>> BEGIN
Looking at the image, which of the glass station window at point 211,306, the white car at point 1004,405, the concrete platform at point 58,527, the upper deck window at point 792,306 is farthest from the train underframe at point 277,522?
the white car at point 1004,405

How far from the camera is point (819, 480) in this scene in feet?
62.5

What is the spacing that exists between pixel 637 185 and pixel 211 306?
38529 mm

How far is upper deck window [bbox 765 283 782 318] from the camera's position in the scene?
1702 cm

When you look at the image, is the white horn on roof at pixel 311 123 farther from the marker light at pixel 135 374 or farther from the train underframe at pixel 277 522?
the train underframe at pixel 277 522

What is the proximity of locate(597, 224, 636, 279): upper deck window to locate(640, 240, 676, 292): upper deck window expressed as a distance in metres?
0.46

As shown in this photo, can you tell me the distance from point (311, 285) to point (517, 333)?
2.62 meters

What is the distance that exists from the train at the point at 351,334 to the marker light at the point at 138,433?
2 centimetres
>> END
>> BEGIN
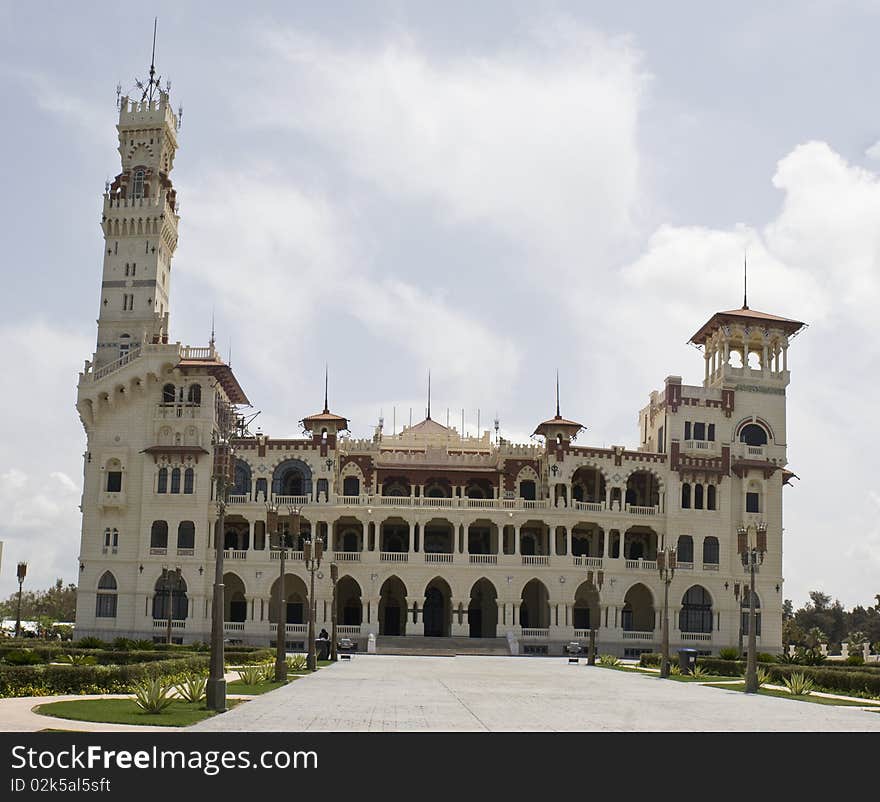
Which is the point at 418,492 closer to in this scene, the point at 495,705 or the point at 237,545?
>> END
>> BEGIN
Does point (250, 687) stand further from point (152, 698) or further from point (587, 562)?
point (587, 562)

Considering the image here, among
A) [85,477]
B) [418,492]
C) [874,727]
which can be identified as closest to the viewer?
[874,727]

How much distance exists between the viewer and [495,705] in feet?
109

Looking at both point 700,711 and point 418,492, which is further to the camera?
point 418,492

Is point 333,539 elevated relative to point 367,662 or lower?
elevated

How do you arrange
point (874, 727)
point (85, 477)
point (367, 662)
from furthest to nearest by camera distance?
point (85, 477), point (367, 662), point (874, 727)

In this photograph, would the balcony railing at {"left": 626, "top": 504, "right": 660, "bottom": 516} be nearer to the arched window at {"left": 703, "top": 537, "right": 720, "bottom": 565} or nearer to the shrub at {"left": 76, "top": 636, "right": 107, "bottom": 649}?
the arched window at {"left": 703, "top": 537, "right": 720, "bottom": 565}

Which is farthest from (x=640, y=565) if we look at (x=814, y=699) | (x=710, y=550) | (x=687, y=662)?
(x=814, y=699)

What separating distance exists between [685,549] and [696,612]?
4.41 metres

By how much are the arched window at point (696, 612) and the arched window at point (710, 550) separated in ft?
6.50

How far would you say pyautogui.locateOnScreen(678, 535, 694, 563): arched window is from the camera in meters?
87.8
>> END
THE REQUEST: Locate every line in the items above that contains the word "upper" and copy each such line in full. Case counts.

SOLUTION FOR THIS PROBLEM:
Looking at the image, which of the glass station window at point 211,306, the white car at point 1004,405, the concrete platform at point 58,527, the upper deck window at point 792,306 is farthest from the train underframe at point 277,522?
How far is upper deck window [bbox 765 283 782 318] from the camera's position in the scene?
What is the proximity of locate(597, 224, 636, 279): upper deck window to locate(640, 240, 676, 292): upper deck window expressed as a distance in metres?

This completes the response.